Compare the queues honestly, because this is where the numbers do the persuading. As of the June 2026 visa bulletin, EB-2 India has effectively run out of room: the category hit its fiscal-year 2026 annual limit and went unavailable through 30 September 2026, with final action dates sitting around mid-2014 after a jump from late 2013 earlier in the year. EB-3 India is around late 2013, a backlog of more than twelve years. Independent estimates of how long it would take to clear the India EB-2 and EB-3 queues at current consumption run from decades to, on the gloomier models, far longer than a working career. Against that, EB-1 India is also backlogged, there is no pretending otherwise, but it moves in years, not decades, and that gap is the entire game.
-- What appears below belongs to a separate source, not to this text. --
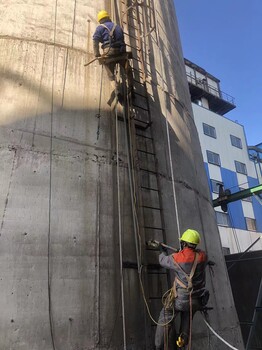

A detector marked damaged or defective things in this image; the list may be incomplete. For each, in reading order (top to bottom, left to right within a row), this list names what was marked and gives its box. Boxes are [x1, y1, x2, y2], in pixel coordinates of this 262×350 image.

EB-1C delivers two structural advantages on top of the better priority date. First, it skips PERM, the labour-certification process that adds a year or more and a recruitment test to the EB-2 and EB-3 routes. The employer files the I-140 directly. Second, if you already have an older EB-2 or EB-3 petition from a previous employer or earlier filing, you can usually port that earlier priority date onto the EB-1C I-140, which means the years you already spent waiting in the EB-2 queue are not wasted; they carry over and put you further forward in the EB-1 line.
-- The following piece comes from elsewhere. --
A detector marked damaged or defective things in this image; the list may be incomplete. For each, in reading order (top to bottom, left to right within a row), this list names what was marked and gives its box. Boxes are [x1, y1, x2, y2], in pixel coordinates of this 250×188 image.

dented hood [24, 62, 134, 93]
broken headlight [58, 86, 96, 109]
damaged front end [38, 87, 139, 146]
Walk it through as one person's decade. Suppose two Indians join the same US multinational's India office in 2024. One transfers to the US in 2026 on an H-1B and goes the standard EB-2 route: PERM in 2027, I-140 approved in 2028 with a 2027 priority date, and then a wait against an EB-2 India final action date that, in mid-2026, is still stuck in 2014. On any realistic projection that person is waiting well into the 2040s for the green card. The other transfers in 2026 on an L-1A, the employer files EB-1C in 2027, the I-140 is approved, and against an EB-1 India queue measured in low single-digit years, that person can plausibly file the I-485 and hold a green card while the first colleague is still nowhere near the front of the EB-2 line. Same company, same start date, same country of birth, and a green card perhaps fifteen years apart. The variable that produced the gap was choosing, and qualifying for, a managerial L-1A and the EB-1C it unlocks.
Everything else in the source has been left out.